━━ 練習文本 ━━

放眼世界,他毫無疑問是最著名的人物之一。
從一件真實的小事,可見一斑:
上世紀80年代,有個中國朦朧派詩人漂洋過海,到了新西蘭的一個小島——那個島子,說是遠到天涯海角也不為過了,島上人口只有不到1萬人。
就在這樣的天邊小島,詩人一家剛剛抵達,還沒安頓下來,鄰居去探望他們,看到他那剛剛一歲半,還抱在懷里的兒子,老外就樂了,對著虎頭虎腦的寶寶豎起大拇指:“MAO!”
知名度是沒得說了,但世人心態,卻各個不同,有的對他仰慕崇拜,有的則恨之入骨。
他是偉大的思想家革命家軍事家文學家書法家……于是當代社會的奇葩存在“當代藝術”,也擠進來湊熱鬧。
這熱鬧也是真熱鬧,然而一言以蔽之:他是被“當代藝術”丑化最多的人物,沒有之一。
嗯,不能空口無憑,但我不愿意上很多證據。
走進紐約大都會博物館,藝術部掛著這樣一幅大畫:
畫的材料是絲網丙烯,作者是安迪·沃霍爾。
在任何一本涉及現當代藝術的美術史書里,這哥們都是不可不提的存在。
獲得過美國總統的接見。
下圖,左邊的是美帝前總統卡特大爺,右邊西裝白襯衫領帶筆挺戴著大眼鏡的,就是安迪大爺。
卡特大爺也該多說兩句,就是在他任期內,1979年1月,接待了第一個去美帝正式國事訪問的中華家領導人,當時的國務院副總理鄧小平。
2015年9月,已經91歲的卡特大爺做客訪談節目時語出驚人,稱“美國民主已死”、“我可選不了總統了。如今要是弄不來兩三億美元,無論是民主黨還是共和黨,都不可能給你提名”,并歷數美國政壇現存的種種弊端,如“黨派分歧嚴重”“府院之爭激烈”等。
12月20日,卡特大爺的的孫子突然離世,年僅28歲,死因不詳。
在歐美那些帝國主義國家混混文化圈,就會知道所謂的“言論自由”有多虛偽,總統你可以隨便罵,但是敢罵總統背后的“老大哥”,就是找死。
甚至連一句“財團寡頭控制了國家”也不能說。
英國作家喬治·奧威爾的小說《1984》,刻畫了一個無處不在、掌控一切,對每個人的一舉一動都嚴密監控的“老大哥”。
一群別有用心的人總說這老大哥是兔砸,而真正認識歐美輿論環境的人就知道,那不折不扣就是寡頭財團。
在西方,永遠看不到像丑化毛爺一樣被丑化的猶太名人。

━━━

任務: 把上方練習文本中介於“知名度是沒得說了,但世人心態,卻各個不同,有的對他仰慕崇拜,有的則恨之入骨。”與“獲得過美國總統的接見。”之間的文字逐字重新打出來,首尾兩處也要包括在內。

━━ 原始資料 ━━

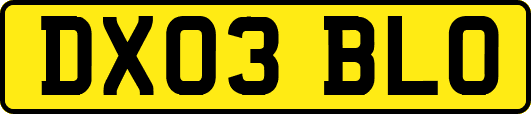 DX03BLO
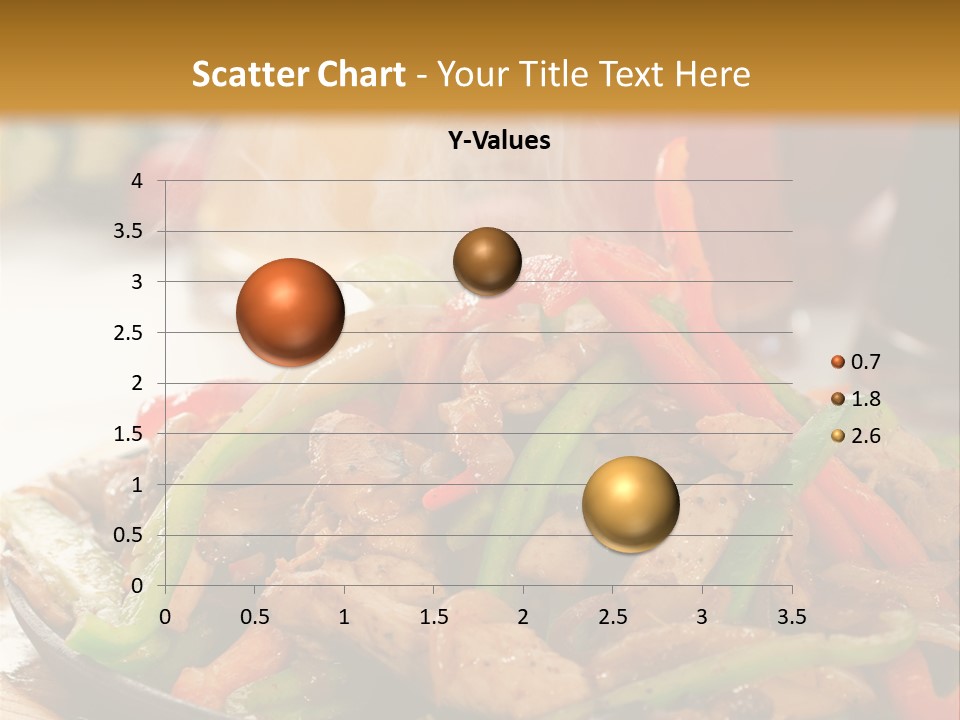 Unit Home Part PowerPoint Template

━━━

參考答案:
知名度是沒得說了,但世人心態,卻各個不同,有的對他仰慕崇拜,有的則恨之入骨。
他是偉大的思想家革命家軍事家文學家書法家……于是當代社會的奇葩存在“當代藝術”,也擠進來湊熱鬧。
這熱鬧也是真熱鬧,然而一言以蔽之:他是被“當代藝術”丑化最多的人物,沒有之一。
嗯,不能空口無憑,但我不愿意上很多證據。
走進紐約大都會博物館,藝術部掛著這樣一幅大畫:
畫的材料是絲網丙烯,作者是安迪·沃霍爾。
在任何一本涉及現當代藝術的美術史書里,這哥們都是不可不提的存在。
獲得過美國總統的接見。